De allí se desprende que la única forma de ejercer un sacerdocio realmente “cristiano” - y no a la manera  del Antiguo Testamento- es imitando a un cierto “samaritano” llamado Jesús… “¡Anda, y haz tú lo mismo!” (Lucas 10, 25-38).

Dios es Conexión

Podríamos resumir todo acordándonos de que Jesús no nos dejó una palomita blanca como herencia, ni un libro de moral, ni un compendio de normas eclesiásticas, ni un calendario litúrgico. Lo que él nos entregó es un “espíritu” que no sacraliza castas ni sectas, sino que las rompe, las abre  para congregar, unir, articular todo lo que está  disperso  en un gran cuerpo de variedad infinita y de unidad que  crece como la vida.   Ese Espíritu es  pura “CONEXIÓN”: conexión con uno mismo, conexión con la Realidad, conexión con la humanidad entera, especialmente con los más “desconectados” del mundo,  conexión con el cosmos, conexión con el Reino, conexión del cielo con la tierra,  conexión con EL QUE ES “El MUY CONECTADO”,  ya que es a la vez TRES-y-UNO. El mismo Dios es Conexión.

Despedida

Volvamos a Juan Pablo. En 1982, después de varios años con gobiernos militares, Honduras dio señas de querer volver a la  democracia. Se creó una Asamblea constituyente para redactar una nueva Constitución. Buscando promover la participación ciudadana, Juan Pablo organizó dentro de un período de cuatro años,  dieciséis grandes debates públicos sobre temas quemantes relacionados con ese proyecto de democratización del país. Participaron de estos debates, con visiones distintas y mucha chispa,  estudiantes y gente de toda clase, incluso candidatos a la Presidencia. Esos encuentros, imposibles de imaginar en otra época, eran difundidos en directo por la radio desde la Casa de la Cultura  (otra obra de Juan Pablo); comenzaban a las ocho horas de la noche para terminar a veces a las dos de la mañana. La participación del público fue entusiasta, activa e intensa. Con este broche de oro se cerraron los 24 años de servicio misionero de Juan Pablo Guillet en Honduras.
  

Regreso a Canadá

En ese mismo año, Juan Pablo regresó a Canadá para dedicarse durante cinco años a la promoción de los medios de comunicación social. Trabajó conjuntamente con una red de institutos misioneros  involucrados en proyectos para la “Iglesia en crecimiento”. Apoyado por algunos profesionales de Radio Canadá, alimentó  cuarenta emisiones de televisión comunitaria con una serie de documentales que él mismo realizó sobre las experiencias innovadoras de las Iglesias de ocho países de África, América del Sur y Extremo Oriente. 

Roma

En 1987, Juan Pablo fue llamado a Roma para ocupar el cargo de Director del Servicio Misionero de la Organización Católica del Cine y del Audiovisual, OCIC (el que, en 2001, llegó a ser la Asociación Católica mundial para la Comunicación “SIGNIS”).
Se desenvolvió durante diecisiete años a nivel internacional, contribuyendo, entre mil otras actividades, a la implantación de estaciones radiofónicas y antenas de radio en nada menos que 70 diócesis de unos veinte países de África.

Surf

Sobre esa majestuosa ola producida por el “Espíritu de Conexión” estuvo surfeando durante toda su vida Juan Pablo Guillet, dando siempre prioridad a los “menos “conectados”, es decir a todos los empobrecidos y humildes que por centenares de miles encontró “a la orilla” de su camino misionero. Al verlos, él nunca “tomó el otro lado” del camino, sino que a través de sus múltiples  “conexiones” “se conectó” a ellos y los levantó restaurando su dignidad y “conectándoles” en comunidad.

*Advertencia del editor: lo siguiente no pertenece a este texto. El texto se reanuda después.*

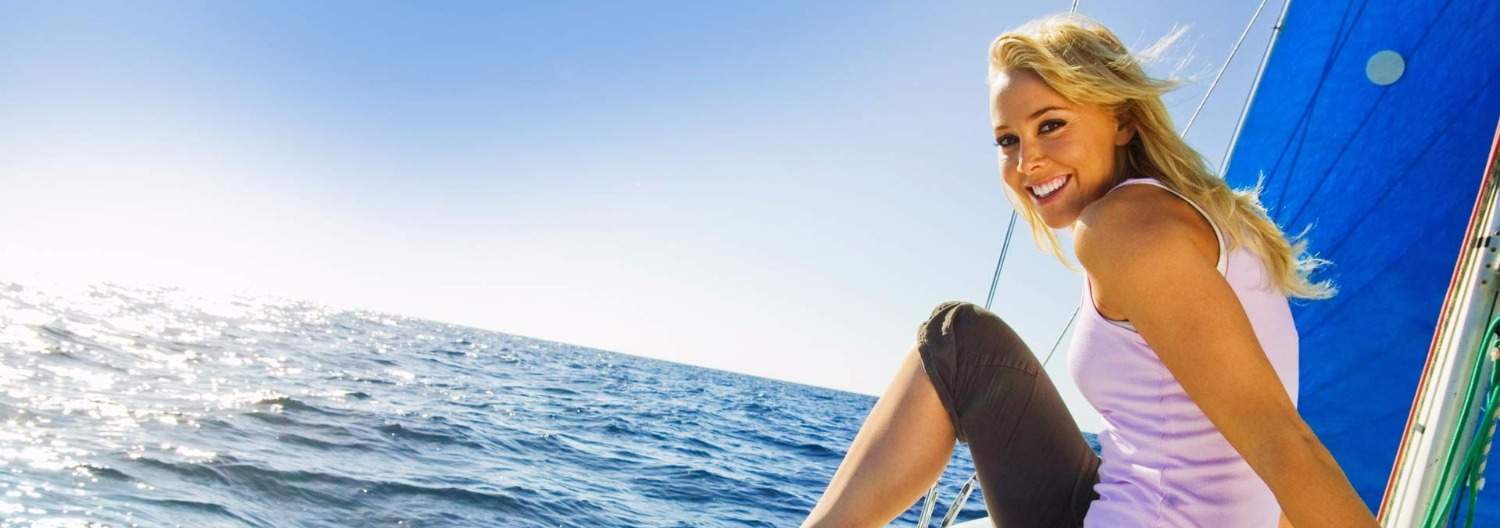 Blonde-Yacht-Sailing-Sea-Sunlight-Landscape-Woman_edited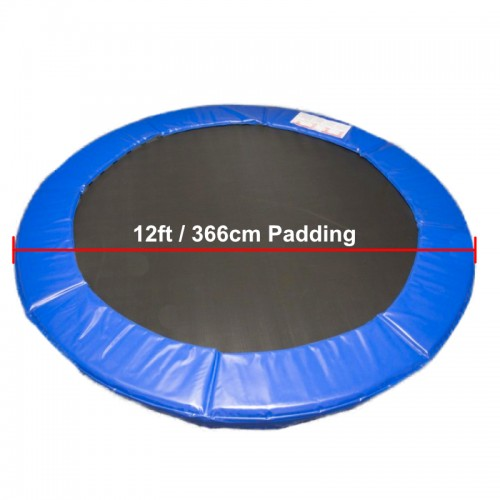 12 ft Super Premium Trampoline Safety Padding (blue)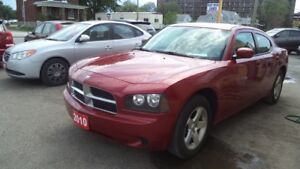 2010 DODGE CHARGER LOW KM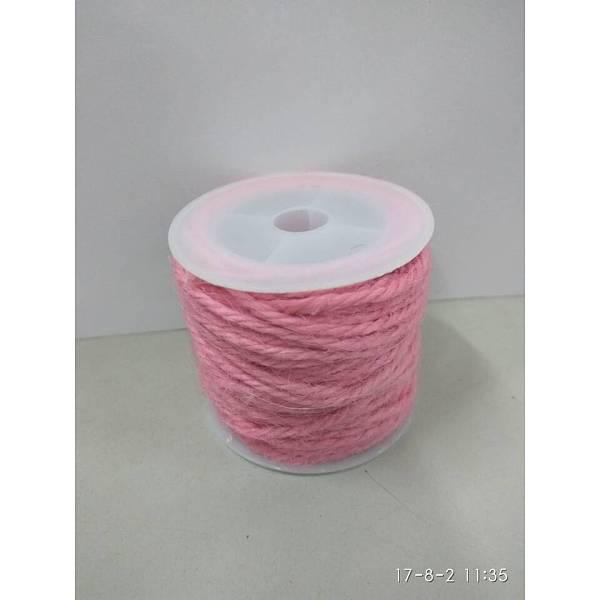 PandaHall Hemp Cord, Hemp String, Hemp Twine, for Jewelry Making, Pink, 2mm; 10m/roll Burlap Pink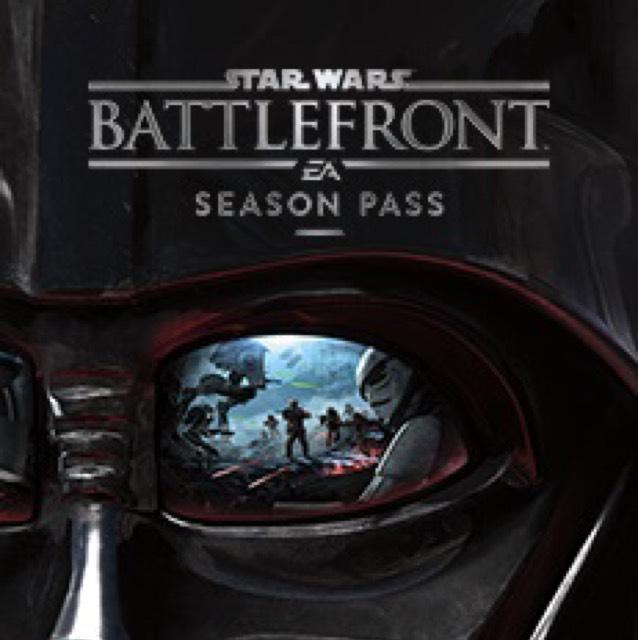 Gratis Star Wars Battlefront Season Pass PC @ Origin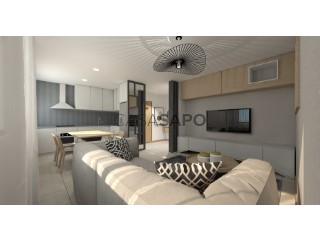 See Apartment 3 Bedrooms With garage, Sta. Apolónia (Eiras), Eiras e São Paulo de Frades, Coimbra, Eiras e São Paulo de Frades in Coimbra
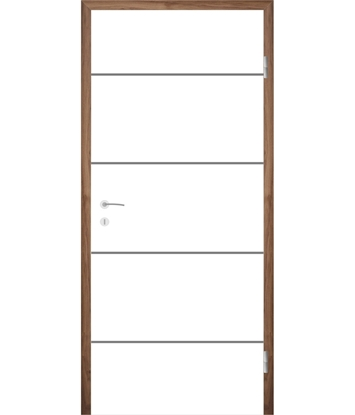 Bíle lakované interiérové dveře s drážkami COLORline - MODENA R6L
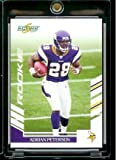 2007 Score # 341 Adrian Peterson - Minnesota Vikings - NFL Football Rookie (RC) Card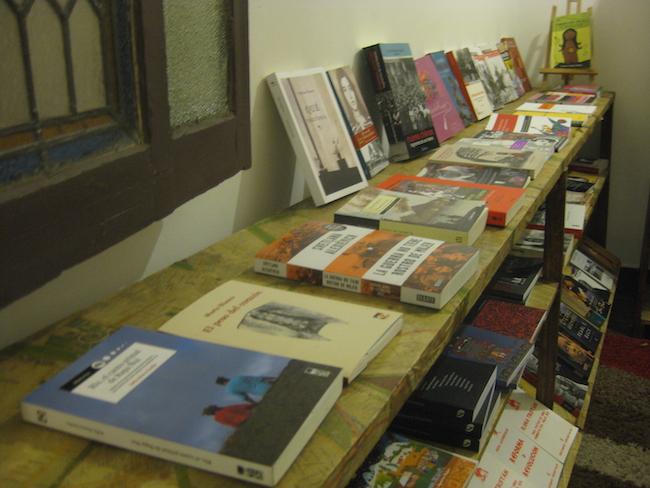 Los Caminos de Casilda: Abre las puertas la primera librería feminista de Chile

Los inició en la democracia. Les dio a conocer sus deberes ciudadanos, y por sobre todo sus derechos, simplemente humanos, que por demás eran ignorados y pisoteados. Les comunicó amor a sí mismos y amor a la justicia. Despertó en ellos la consciencia crítica, la cual es el secreto de la libertad y de la grandeza de los hijos de Dios. Les inyectó grandes dosis de alegría de vivir, de esperanza en el futuro y de sabor anticipado de “vida eterna”.

Última palabra

Y Dios miró todas esas hermosas “CONEXIONES” realizadas por su amigo Juan Pablo. Vio cómo  ese pueblo querido del Sur de Honduras, curado en gran parte de su dispersión,  se había puesto de pie y echado a andar. Le encantó y exclamó: “¡Caramba! ¡Esto está SÚPER BUENO, pues!”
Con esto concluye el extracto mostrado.